Set problem 1:
Decide whether each statement below agrees with the thread that follows. For each, answer yes or no and quote the deciding words from the thread.
(a) Each node in the user's scenario has 24 cores.
(b) The user's scenario involves three nodes.
(c) LRMD_MAX_CHILDREN was set to 32.

Article:
┌──
On 8 Jan 2014, at 4:34 pm, Gao,Yan <ygao(a)suse.com> wrote:
On 01/08/14 12:19, Andrew Beekhof wrote:
>
> On 8 Jan 2014, at 2:42 pm, Gao,Yan <ygao(a)suse.com> wrote:
>
>> Hi Andrew,
>> On 01/08/14 05:35, Andrew Beekhof wrote:
>>>
>>> On 8 Jan 2014, at 4:58 am, Gao,Yan <ygao(a)suse.com> wrote:
>>>
>>>> Hi Andrew, David,
>>>>
>>>> This is a scenario from an user:
>>>> Two nodes with 64 DRBD resources, running the latest throttling code.
>>>> The user wants as high as possible concurrency. So they started with the
>>>> following configuration:
>>>>
>>>> LRMD_MAX_CHILDREN=64
>>>
>>> This is almost certainly a horribly inappropriate value to use.
>>> How many cores do these boxes have? I'm guessing less than 16.
>> Each of them has 24 cores.
>
> Thats actually pretty respectable :)
> Alas, it probably makes things worse for the cib - since the updates are likely
taking longer than the actual operations.
>
> These guys are going to love the new cib code :)
Really looking forward to that :-)
Have you run it yet? Should be in a good state
Regards,
Gao,Yan
>
>>
>>>
>>>> load-threshold=0%
>>>>
>>>> 1. Start/Promote 64 DRBD resources [PASS].
└──
Dataset entries:
┌──
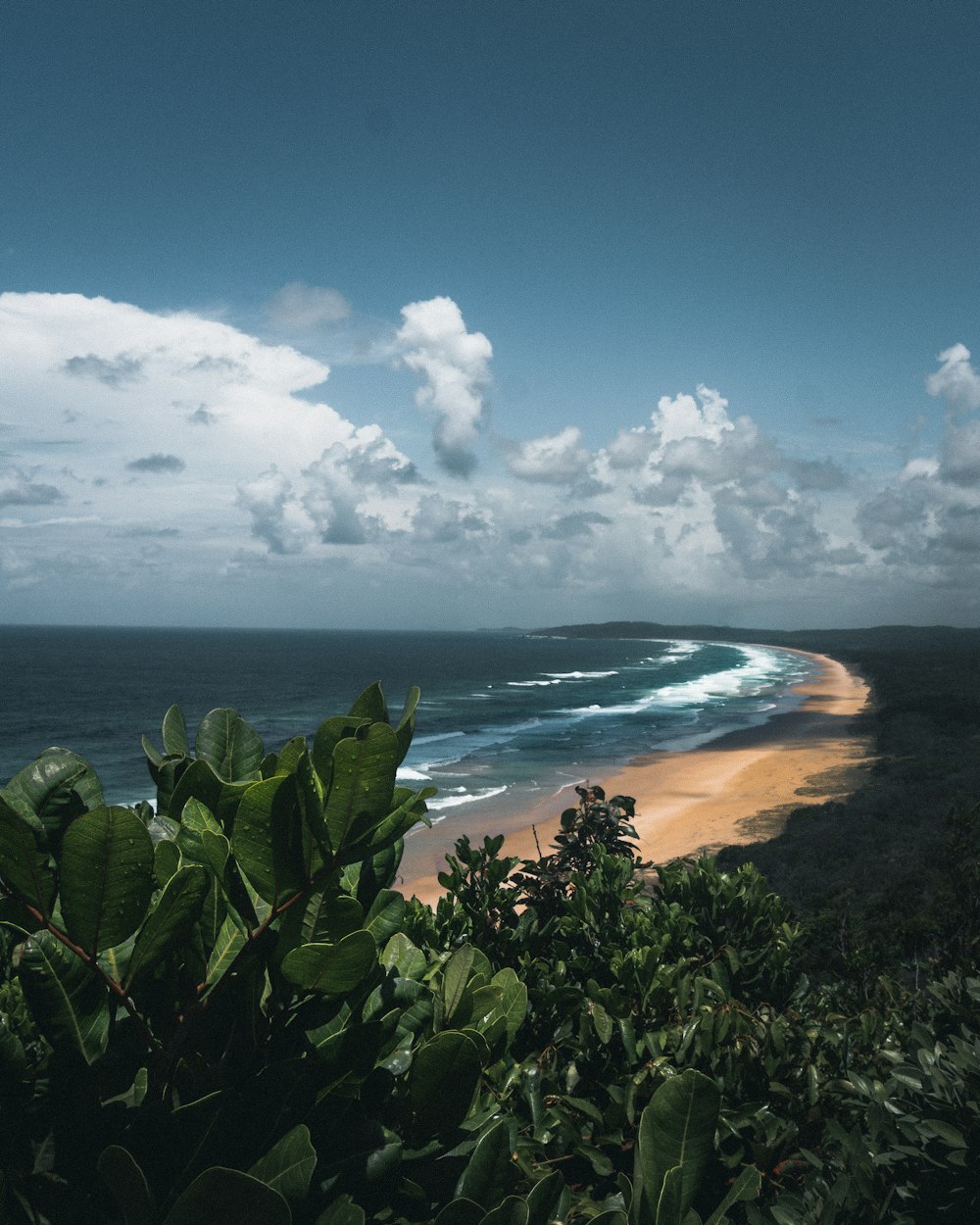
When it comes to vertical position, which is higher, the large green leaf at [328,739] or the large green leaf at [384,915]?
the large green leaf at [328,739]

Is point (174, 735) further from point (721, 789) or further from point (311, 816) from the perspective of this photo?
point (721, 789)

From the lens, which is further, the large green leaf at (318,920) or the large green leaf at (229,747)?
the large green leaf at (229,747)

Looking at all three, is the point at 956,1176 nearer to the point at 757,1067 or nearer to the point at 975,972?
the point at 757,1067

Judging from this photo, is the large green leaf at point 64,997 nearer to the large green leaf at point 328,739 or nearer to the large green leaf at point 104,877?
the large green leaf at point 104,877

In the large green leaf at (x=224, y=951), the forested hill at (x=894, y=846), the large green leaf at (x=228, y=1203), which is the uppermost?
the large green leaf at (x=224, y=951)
└──
Set problem 2: Print all of the rows that come after the thread, word for word, and omit the picture lines.

Full response 1:
(a) Yes: "Each of them has 24 cores."
(b) No: "Two nodes with 64 DRBD resources"
(c) No: "LRMD_MAX_CHILDREN=64"

Full response 2:
When it comes to vertical position, which is higher, the large green leaf at [328,739] or the large green leaf at [384,915]?
the large green leaf at [328,739]

Is point (174, 735) further from point (721, 789) or further from point (311, 816) from the perspective of this photo?
point (721, 789)

From the lens, which is further, the large green leaf at (318,920) or the large green leaf at (229,747)?
the large green leaf at (229,747)

Looking at all three, is the point at 956,1176 nearer to the point at 757,1067 or nearer to the point at 975,972?
the point at 757,1067

Judging from this photo, is the large green leaf at point 64,997 nearer to the large green leaf at point 328,739 or nearer to the large green leaf at point 104,877?
the large green leaf at point 104,877

In the large green leaf at (x=224, y=951), the forested hill at (x=894, y=846), the large green leaf at (x=228, y=1203), which is the uppermost?
the large green leaf at (x=224, y=951)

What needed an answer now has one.